Гримуар Скверны - Таша Вальдар
— Но есть вещи, которые требуют констатации, — продолжил он, глядя, как языки пламени лижут сухую ветку, превращая её в пепел. — Факты. Первый факт: ты была права. На стриме. Я был примитивен. Моё сообщение было жестом животного, которое не умеет иначе показать интерес, кроме как укусить, пометить территорию. Я пытался произвести впечатление единственным способом, который знал — демонстрацией силы, которая была лишь компенсацией внутренней дыры. Грубо. Топорно. Получил адекватный ответ. И это было... справедливо.

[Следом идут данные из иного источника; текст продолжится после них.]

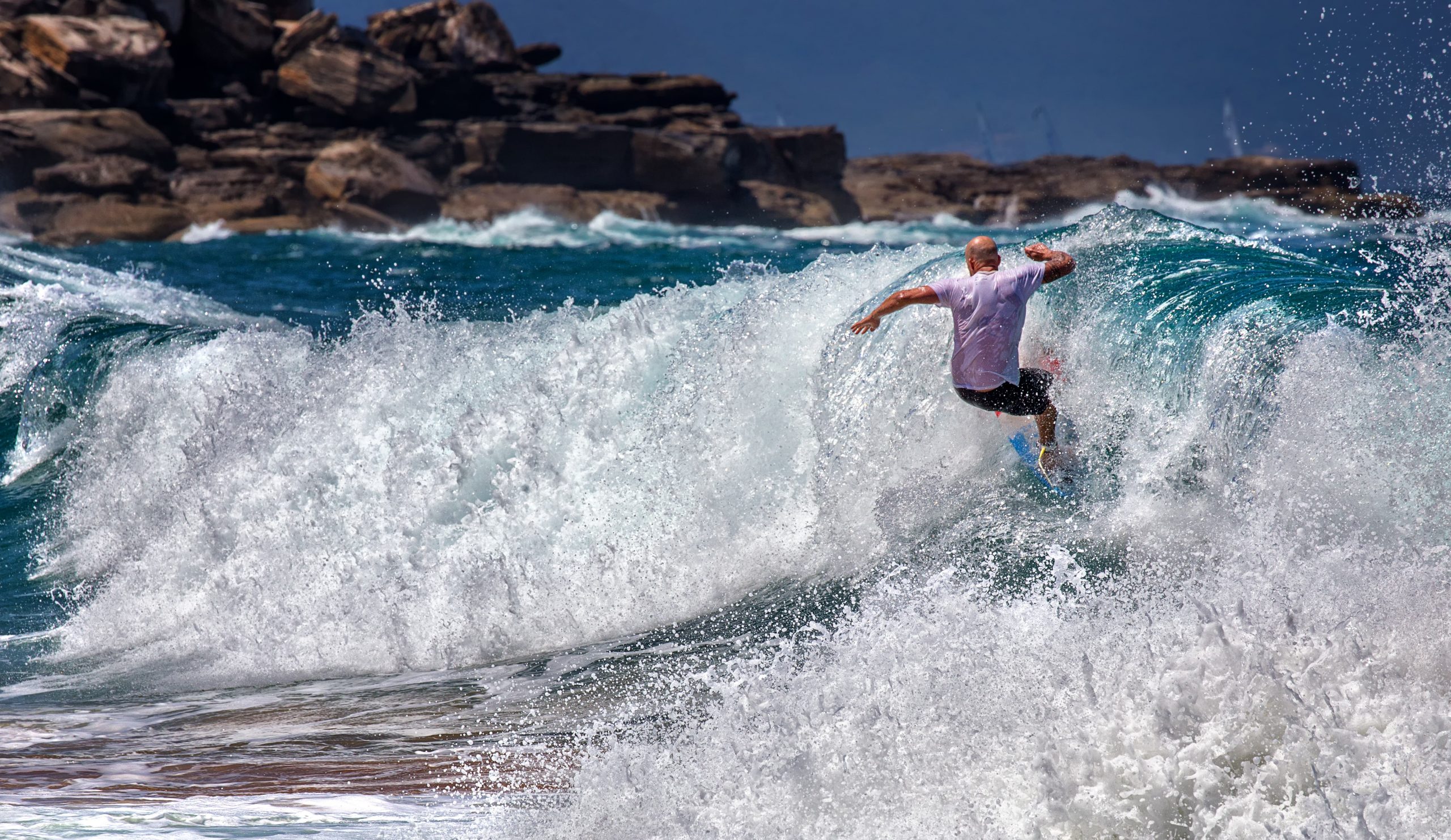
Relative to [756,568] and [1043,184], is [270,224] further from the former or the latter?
[1043,184]

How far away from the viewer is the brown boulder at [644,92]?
5641cm

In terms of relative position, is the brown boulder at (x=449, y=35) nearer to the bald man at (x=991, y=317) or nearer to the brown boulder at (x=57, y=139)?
the brown boulder at (x=57, y=139)

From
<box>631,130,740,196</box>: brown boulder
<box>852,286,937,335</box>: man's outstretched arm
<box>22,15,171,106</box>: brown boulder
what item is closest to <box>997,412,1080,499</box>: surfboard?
<box>852,286,937,335</box>: man's outstretched arm

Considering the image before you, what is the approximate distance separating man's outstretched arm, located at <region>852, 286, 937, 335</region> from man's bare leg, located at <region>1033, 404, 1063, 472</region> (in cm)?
93

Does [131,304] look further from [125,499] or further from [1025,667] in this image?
[1025,667]

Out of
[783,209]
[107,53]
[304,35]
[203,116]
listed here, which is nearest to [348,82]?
[304,35]

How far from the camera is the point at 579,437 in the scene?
7.45 metres

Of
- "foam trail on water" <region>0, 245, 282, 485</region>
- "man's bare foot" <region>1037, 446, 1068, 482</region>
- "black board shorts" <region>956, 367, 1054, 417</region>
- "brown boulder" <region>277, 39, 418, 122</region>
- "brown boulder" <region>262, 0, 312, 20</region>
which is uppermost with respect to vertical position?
"brown boulder" <region>262, 0, 312, 20</region>

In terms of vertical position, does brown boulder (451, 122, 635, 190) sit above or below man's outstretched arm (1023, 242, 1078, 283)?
above

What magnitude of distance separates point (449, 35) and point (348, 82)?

Он бросил в огонь щепку, наблюдая, как вспыхивает смола, выпуская едкий, чёрный дым.
— Второй факт: здесь, в этом аду, я первое время цеплялся за ту ненависть, как за спасательный круг. Она была простой. Понятной. А потом я увидел, что твоя холодность — не поза. Это сталь, закалённая в таком же аду, что и моя ярость. Только ты свою боль превратила в щит, а я — в дубину. И это... разозлило меня. Не на тебя. На несправедливость. Потому что глядя на тебя, я видел всё, чем мог бы стать, если бы не выбрал самый лёгкий путь — путь разрушения. Ты была моим кривым зеркалом, в котором отражалось всё, что я в себе подавил и испоганил.
Он помолчал, собираясь с мыслями, подбирая слова, к которым никогда не прикасался, как сапёр обезвреживает мину.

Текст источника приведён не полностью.